Brief descriptive captions:
----------
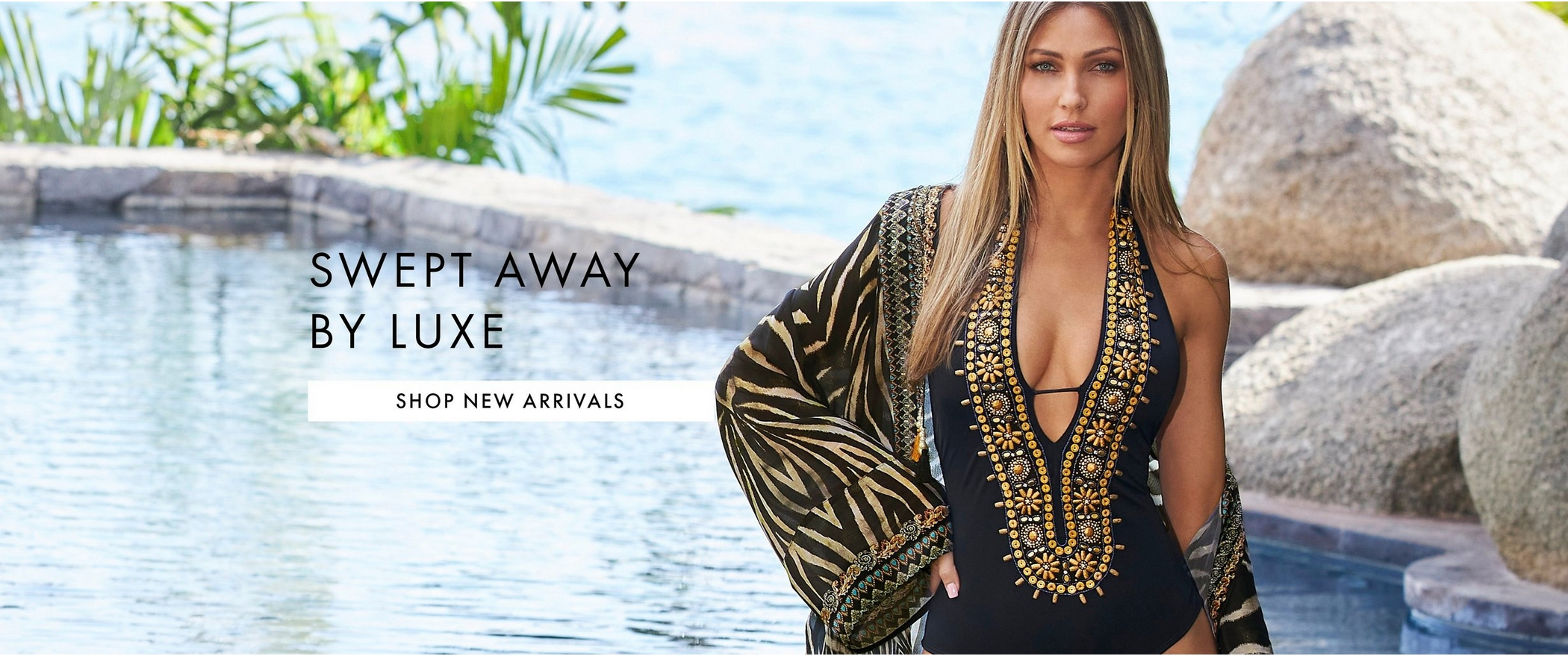 model wearing a black and gold embellished one-piece swimsuit and an embellished animal print duster cover-up.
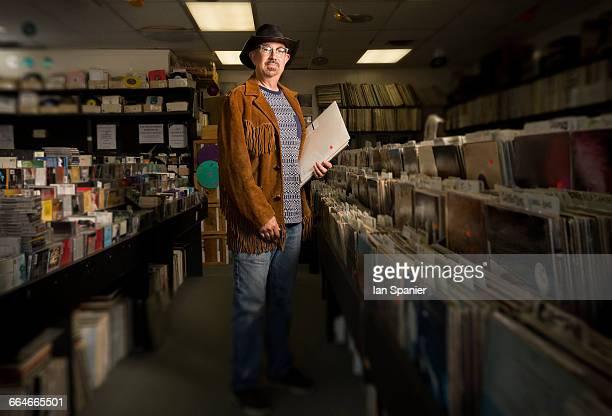 portrait of mature man in record shop, holding records - サウザンドオークス ストックフォトと画像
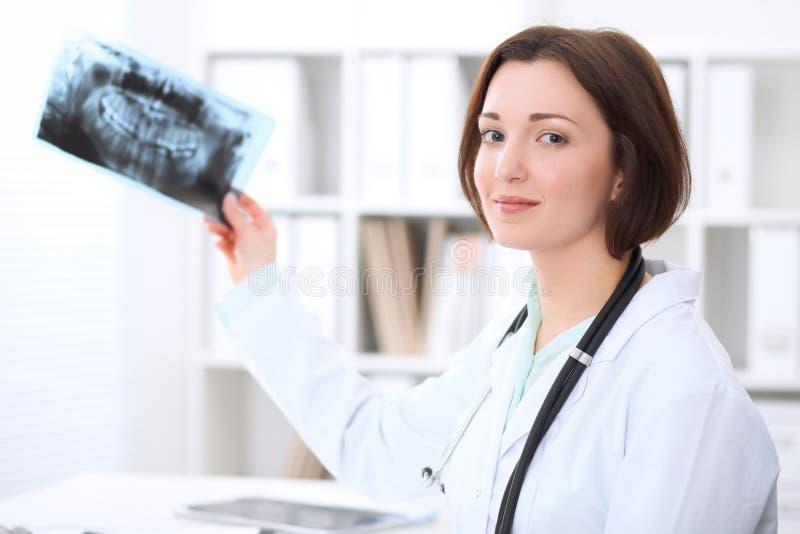 De jonge donkerbruine vrouwelijke tandartszitting bij de lijst en onderzoekt tandröntgenstraal stock fotografie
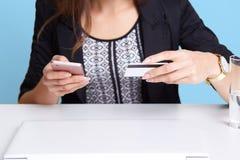 Το πορτρέτο της απρόσωπης γυναίκας φορά το μαύρο κοστούμι χρησιμοποιώντας το τηλέφωνο κυττάρων και την πιστωτική κάρτα καθμένος σ στοκ φωτογραφίες
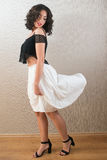 Beautiful young brunette woman looking at her white skirt Stock Photography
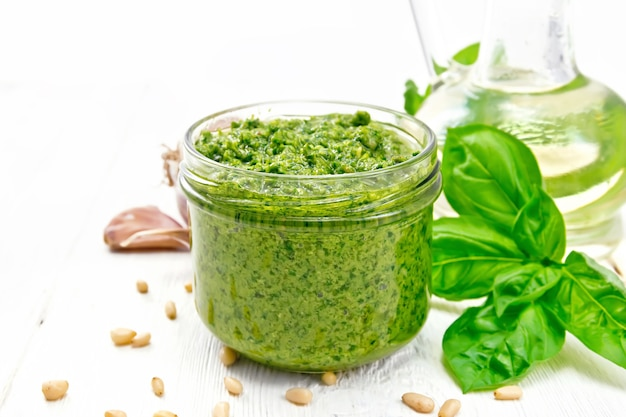 Salsa pesto en un frasco de vidrio, albahaca, piñones, ajo y aceite de oliva en una jarra en el fondo de una tabla de madera clara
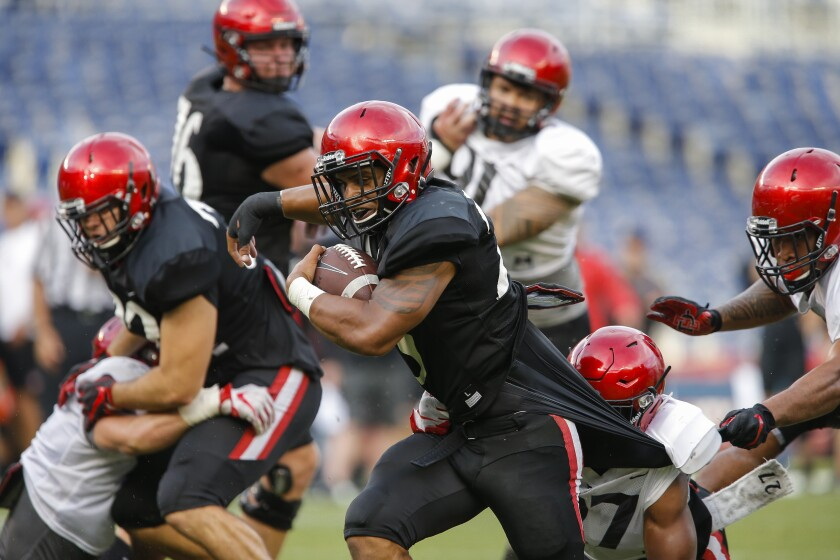 SDSU running back Kaegun Williams (26) gains an extra yard at the goal line ahead of scoring for the offense.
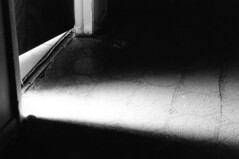 Light Leak (Ryan.Berry) Tags: lighting door light contrast dark floor minolta entrance crack doorway exit leak
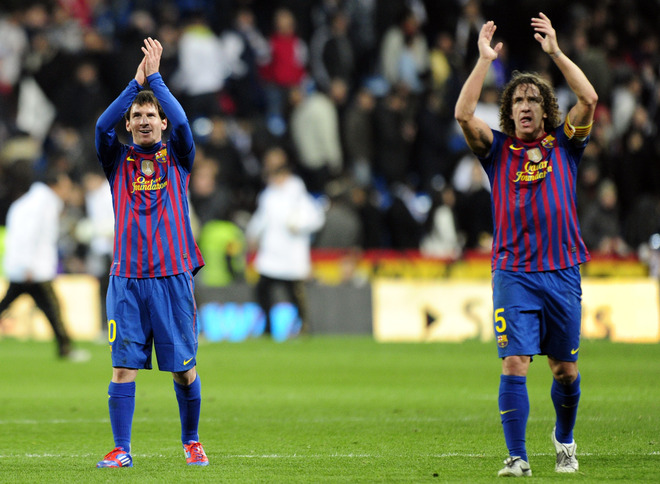 Barcelona's Argentinian Forward Lionel Messi (L) And Barcelona's Captain Carles Puyol (R) Applaud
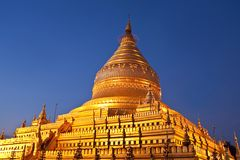 Shwezigon Pagoda at twilight in Bagan, Myanmar Stock Photography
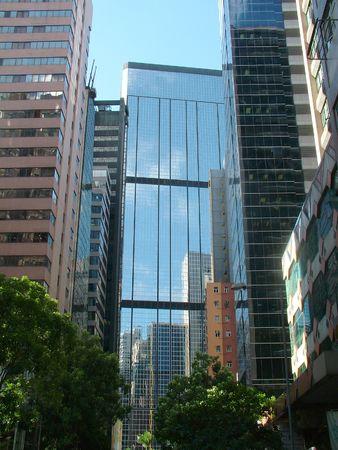 apartment shortage: Looking up at reflections in Hong Kongs skyscrapers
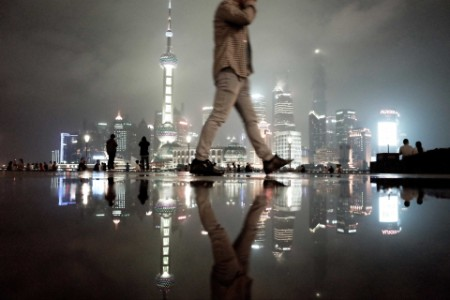 Man walking with a city in the backgound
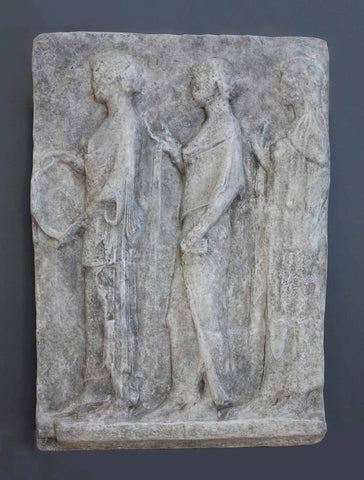 photo of plaster cast of ancient relief with figures on gray background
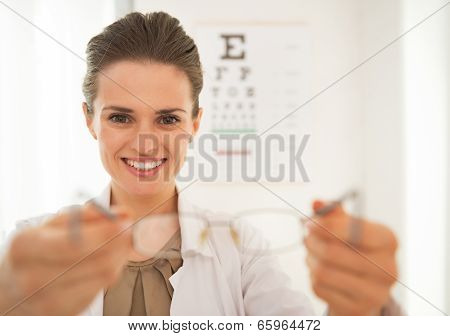 Smiling Ophthalmologist Doctor Woman Giving Eyeglasses In Front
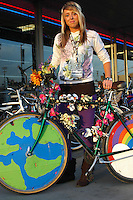 Amanda Yancey stands at the corner of Felspar and Mission Blvd with her bicycle Rainbow Warrior, Tuesday, October 30, 2007. She decorated the bicycle for the monthly Critical Mass ride that takes place on the last Friday of every month in San Diego and many other cities around the nation and the world. These rides are designed to draw attention to how unfriendly cities have become to bicycle traffic and, according to a local website for the group ?to show how things could be different?.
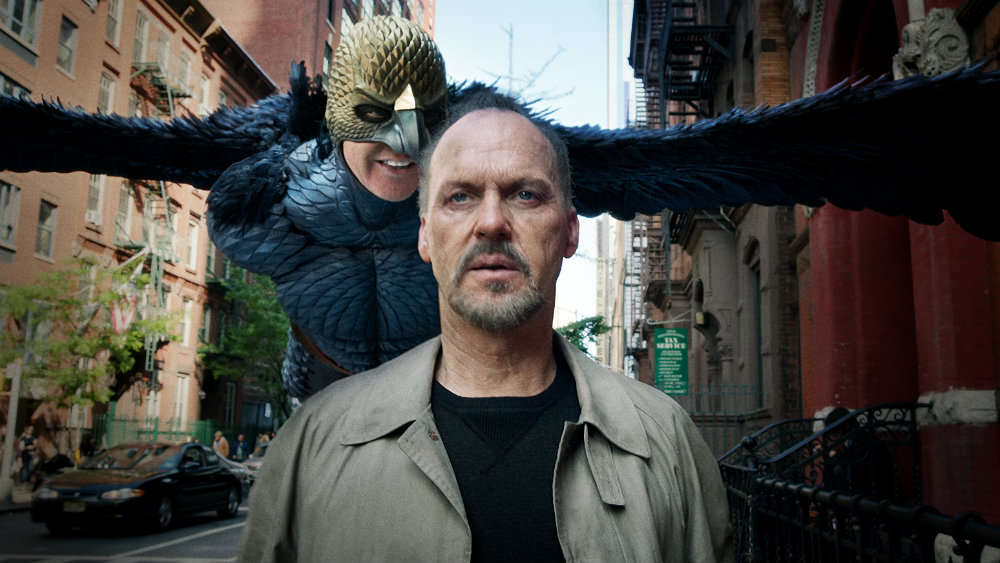 Michael Keaton walking on a city street, as his own character Birdman flies behind him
----------
What to produce - Leaving out the pictures, print every record exactly as written.

Answer to the problem -
 model wearing a black and gold embellished one-piece swimsuit and an embellished animal print duster cover-up.
 portrait of mature man in record shop, holding records - サウザンドオークス ストックフォトと画像
 De jonge donkerbruine vrouwelijke tandartszitting bij de lijst en onderzoekt tandröntgenstraal stock fotografie
 Το πορτρέτο της απρόσωπης γυναίκας φορά το μαύρο κοστούμι χρησιμοποιώντας το τηλέφωνο κυττάρων και την πιστωτική κάρτα καθμένος σ στοκ φωτογραφίες
 Beautiful young brunette woman looking at her white skirt Stock Photography
 Salsa pesto en un frasco de vidrio, albahaca, piñones, ajo y aceite de oliva en una jarra en el fondo de una tabla de madera clara
 SDSU running back Kaegun Williams (26) gains an extra yard at the goal line ahead of scoring for the offense.
 Light Leak (Ryan.Berry) Tags: lighting door light contrast dark floor minolta entrance crack doorway exit leak
 Barcelona's Argentinian Forward Lionel Messi (L) And Barcelona's Captain Carles Puyol (R) Applaud
 Shwezigon Pagoda at twilight in Bagan, Myanmar Stock Photography
 apartment shortage: Looking up at reflections in Hong Kongs skyscrapers
 Man walking with a city in the backgound
 photo of plaster cast of ancient relief with figures on gray background
 Smiling Ophthalmologist Doctor Woman Giving Eyeglasses In Front
 Amanda Yancey stands at the corner of Felspar and Mission Blvd with her bicycle Rainbow Warrior, Tuesday, October 30, 2007. She decorated the bicycle for the monthly Critical Mass ride that takes place on the last Friday of every month in San Diego and many other cities around the nation and the world. These rides are designed to draw attention to how unfriendly cities have become to bicycle traffic and, according to a local website for the group ?to show how things could be different?.
 Michael Keaton walking on a city street, as his own character Birdman flies behind him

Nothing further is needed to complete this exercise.